[ Liturgia ]



    Uma Leitura dos Textos Bíblicos

    "Foi elevado ao Céu e sentou-Se à direita de Deus"


    1.ª Leitura (Act 1, 1-11): “Elevou-Se à vista deles”
    O início dos Actos dos Apóstolos apresenta a transição do tempo de Jesus para o tempo da Igreja, sempre na continuidade: o início da Igreja e da actividade apostólica dependem directamente de Jesus Cristo, que perpetua a sua presença na comunidade.
    A ascensão de Jesus ao Céu - por outras palavras: a sua glorificação e exaltação junto de Deus - é aqui apresentada numa linguagem simbólico-narrativa, que recorre a conceitos de espaço e tempo que dão vivacidade ao relato: "Dito isto, elevou-Se à vista deles e uma nuvem escondeu-O a seus olhos". Esta terminologia tem subjacente uma imagem do universo concebido em três andares: céu, terra e infernos. Destaque para alguns elementos narrativos típicos das "teofanias" bíblicas (manifestações divinas): a elevação do Senhor, a nuvem (cf. Ex 13,22; 24, 15-18; Lc 9, 31-34; 21, 27; 1Tes 4, 17) e os "dois homens vestidos de branco", que sublinham a glória subjacente ao acontecimento.
    O relato de S. Lucas compreende-se melhor à luz do episódio do arrebatamento de Elias ao céu (cf. 2 Rs 2). A Eliseu, que lhe pedia duas partes do seu espírito, o profeta Elias promete que tal sucederá se ele vir o seu arrebatamento. No relato da ascensão dos Actos, Jesus aparece como novo Elias, fazendo dos seus apóstolos herdeiros espirituais, prometendo-lhes o dom do Espírito que os fortalecerá no testemunho.
    As palavras finais dos Anjos apelam também para o reconhecimento da presença perene do Ressuscitado pelo seu Espírito e ao empenhamento no projecto do Reino inaugurado em Cristo, que se estabelecerá definitivamente na sua vinda definitiva.
    Assim, o relato da Ascensão é uma preparação e abertura do dom do Espírito no Pentecostes (cf. Act 2, 1-4). Será este dom que ajudará a ultrapassar a falsa concepção de reino centrado na restauração nacional de Israel (cf. v. 6) e dinamizará o testemunho universal da Igreja que parte de Jerusalém até aos confins da terra (cf. v. 8), até Roma, o centro mundo de então (cf. Act 28, 14-21).

    Evangelho (Mc 16, 15-20): Ide! Eu estarei convosco!

--- Registos ---
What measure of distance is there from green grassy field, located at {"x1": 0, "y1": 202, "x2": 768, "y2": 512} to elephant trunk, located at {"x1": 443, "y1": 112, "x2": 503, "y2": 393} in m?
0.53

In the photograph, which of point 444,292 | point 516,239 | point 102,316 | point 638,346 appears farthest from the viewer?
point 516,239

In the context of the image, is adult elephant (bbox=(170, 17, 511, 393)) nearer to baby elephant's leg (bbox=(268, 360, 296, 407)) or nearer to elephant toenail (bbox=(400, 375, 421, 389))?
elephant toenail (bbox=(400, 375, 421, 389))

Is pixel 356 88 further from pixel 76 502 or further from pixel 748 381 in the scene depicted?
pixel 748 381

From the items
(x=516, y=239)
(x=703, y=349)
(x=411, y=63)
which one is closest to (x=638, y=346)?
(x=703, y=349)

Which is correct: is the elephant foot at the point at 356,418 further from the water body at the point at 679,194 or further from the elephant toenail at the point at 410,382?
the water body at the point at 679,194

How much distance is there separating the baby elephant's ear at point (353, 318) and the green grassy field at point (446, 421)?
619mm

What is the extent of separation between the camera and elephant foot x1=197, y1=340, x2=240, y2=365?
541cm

* * *

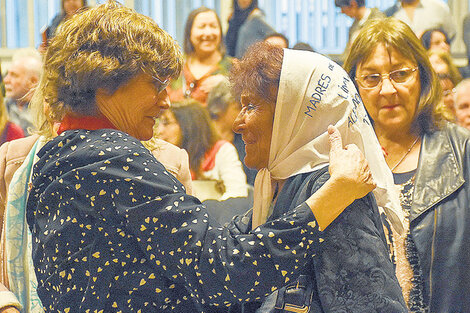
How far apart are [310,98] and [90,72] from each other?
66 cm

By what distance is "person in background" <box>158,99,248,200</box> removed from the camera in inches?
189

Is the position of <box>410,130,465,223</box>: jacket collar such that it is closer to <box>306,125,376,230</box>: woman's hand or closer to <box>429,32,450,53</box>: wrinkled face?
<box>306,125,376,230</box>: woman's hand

--- Ações requeridas ---
(A) Enumere os elementos narrativos que o comentário às leituras da Ascensão aponta como típicos das teofanias bíblicas.
(B) Prossiga o comentário às leituras bíblicas da Ascensão a partir do ponto em que o texto termina.

--- Resultados por ordem ---
(A)
- a elevação do Senhor
- a nuvem
- os "dois homens vestidos de branco"

(B)
    O Evangelho foi retirado do epílogo canónico de Marcos (cf. Mc 16, 9-20), uma espécie de apêndice, inserido neste Evangelho no século II, tentando preencher a sua pretensa lacuna pascal. O texto centra-se na aparição aos onze. Este terceiro momento da narração (terceira aparição) mostra-se decisivo: Jesus surpreende, sem mediações, a incredulidade dos onze. No fragmento que a liturgia nos apresenta podem distinguir-se duas partes:
    - O envio dos onze e os sinais da fé (vv. 15-18). O envio (v. 15) é universal e cósmico. Os onze são enviados a todo o mundo/ a toda a criatura. Marcos não alude aos povos distintamente (cf. Mt 28, 19), mas fala do cosmos e da humanidade no seu conjunto, enquanto campo aberto à pregação missionária (cf. Cl 1, 6.23). Ao envio, segue-se o julgamento em paralelismo antitético (v. 16): a fé e o Baptismo, consequentes ao anúncio da palavra, assumem-se como meios essenciais para a salvação. Por fim, temos os sinais da fé: exorcismos, curas, glossolalia e imunidade a serpentes e venenos. Num mundo hostil, os que acreditarem serão capazes de propagar universalmente a palavra, superando o poder do mal e ajudando os outros a viverem. Estes sinais revelam a eficácia da missão universal deixada por Jesus, porquanto a palavra converge numa acção claramente transformadora.
    - A ascensão de Jesus e a execução do mandato pelos onze (vv. 19-20). A exaltação do ressuscitado revela a sua entronização junto de Deus como Senhor. O Filho de Deus, depois de oferecer aos homens a salvação pascal e enviar os onze a anunciá-la, pode agora regressar ao seio do divino. Os onze, por seu lado, empreenderam de imediato o mandato de Jesus, contando com a assistência d'Ele, eternamente presente. Na verdade, a ausência de Jesus pela ascensão, possibilita uma nova forma de presença: quando "foi elevado", eles reconheceram a sua força, dando credibilidade à palavra com milagres. O mesmo Senhor que envia os seus discípulos permanece com eles e actua através deles. Assim se inicia a história e a vida da Igreja na fidelidade ao mandato do seu Senhor.

    2. Leitura (Ef 4, 1-13): "A medida de Cristo na sua plenitude" (opcional para Ano B)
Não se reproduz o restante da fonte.